Home > activism, feminism, politics > Illustration of sexism within activism – voice pitch, authority and feminism

Illustration of sexism within activism – voice pitch, authority and feminism

Sexism in a protest situation? Surely not! :/

Though I found this article about unmasking and non violently removing an undercover cop from a group of protesters interesting for the obvious reasons, the reason I’m linking to it is because the sexist behaviour illustrated in the video is such a good example of something I’ve observed frequently in protest movements.

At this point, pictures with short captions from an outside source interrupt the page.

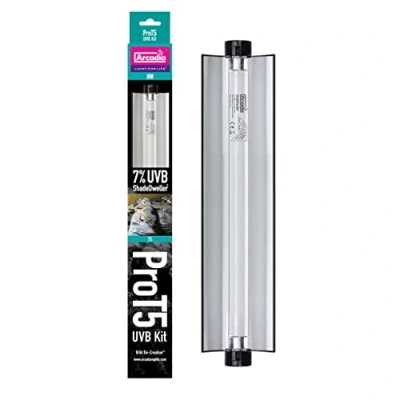 Image of Arcadia Reptile ShadeDweller Pro T5 UVB Kit Includes 7% Lamp Built in Reflector Easy to Use Fitting &amp; Link Cable Suitable for Shade Dwelling Species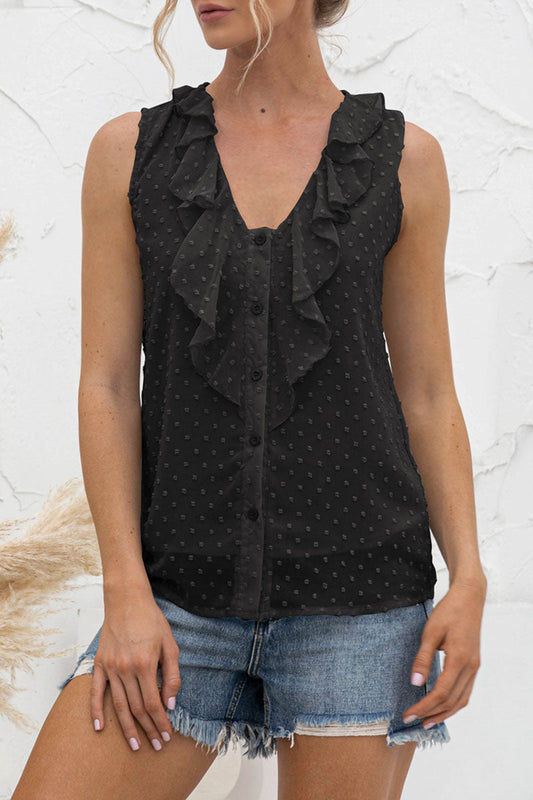 Jessica - Top casual sans manches avec col en V et boutons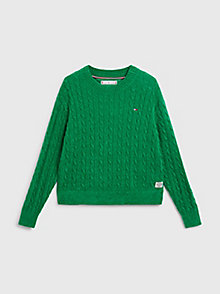 groen kabelgebreide trui van biologisch katoen voor meisjes - tommy hilfiger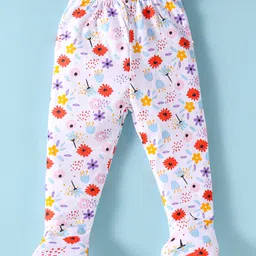 OHMS Single JerseyFull Length Footed Bootie Leggings with Floral & Animal Print Pack of 2 - Orange & Mint image 4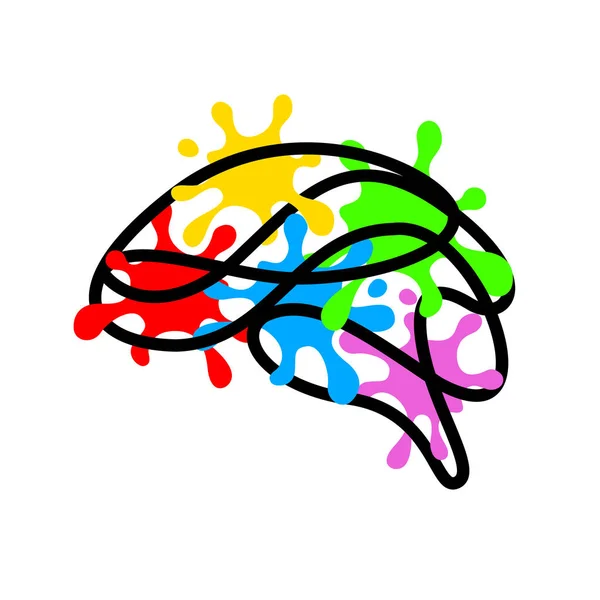 Vorm Van Hersenen Van Het Overzicht Met Kleurrijke Splash Creatieve — Stockvector
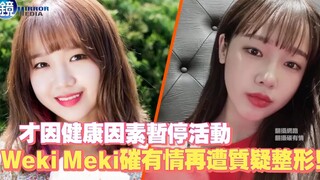 才因健康因素暂停活动，WekiMeki磪有情再遭质疑整形！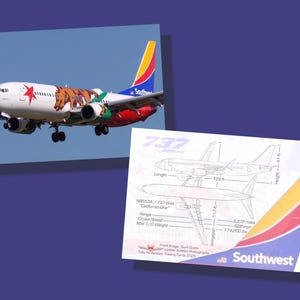 Southwest Airlines 737-800 Conjunto de 25 cartões colecionáveis de aviões - 2,5" x 3,5" - Cartão colecionável de aviões - "California One"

A group of activists are seen and heard questioning a suspected undercover cop. They ask him outright if he is a police officer, and working for the Metropolitan police – he admits to both. They then challenge him on the ethics of what he is doing, before surrounding him and excluding him from their midst. It was obviously a tense moment – nobody seems sure what to do, and having been in similar circumstances I imagine they feel shocked and adrenaline is probably running high.

There are two voices that we hear from the protesters side, one sounds female and I will call her “Jill” the other sounds male, and I’m going to name him “Jack”. The start of the clip shows Jill interacting with the cop. 5 seconds in she asks him how much he is getting paid. However Jack obviously thinks that Jill needs a hand :/ because before the cop can respond, Jack repeats Jill’s question, and then expands it into a longer rant, possibly deciding that the main point of the exercise is for everyone to hear the sound of his voice.  Jill obeys female socialised etiquette / common manners and waits for Jack and the cop to finish their interaction, and then tries to ask another question; “Are you working for the Met?” Almost before she’s finished Jack again butts in, repeating her question word for word. Jill has a further attempt, but Jack doesn’t even bother waiting for her to finish, and begins speaking directly over her, before tiring of the whole thing, assuming leadership, and ordering the other protesters to form a circle around the cop.

Now I actually think that surrounding the cop and then excluding him from their midst was a good idea. And I understand that energies were running high, and Jack might be a perfect feminist normally. But this was still classic sexist behaviour. He clearly had heard what Jill had said, because he used her exact words, but he pushed her quieter, higher-pitched voice out of the conversation, and moved his own deeper voice centre-stage.

The sexual politics of voice and pitch are apparently linked to us hearing deeper voices as more authoritative and likely to be saying something worth listening to. Additionally females are socialised to cede whilst males are socialised to take up space, both physically and in abstract space such as in a conversation.

These socialisations of both males and females are deeply imprinted on us, and so it is not surprising that even those of us that are politically aware on many levels, even those who have good feminist understanding, will still display sexist behaviours. I’m not saying Jack is a bad activist, indeed I like his solution to the presence of the undercover cop. Nor am I saying that Jill was wrong or stupid to relinquish space to Jack, or to have not challenged him. What I want is for us all to be aware of how sexism can exhibit itself. I want men to be aware of behaviours that they have been socialised into, and to notice when they or other men do them, and begin to learn new ways of being. To recognise that women’s voices are still being silenced and to understand why this is and address it. Unmasking and excluding sexism from our movement is less glamourous, but as urgent and important, if not more so, than unmasking and excluding undercover cops.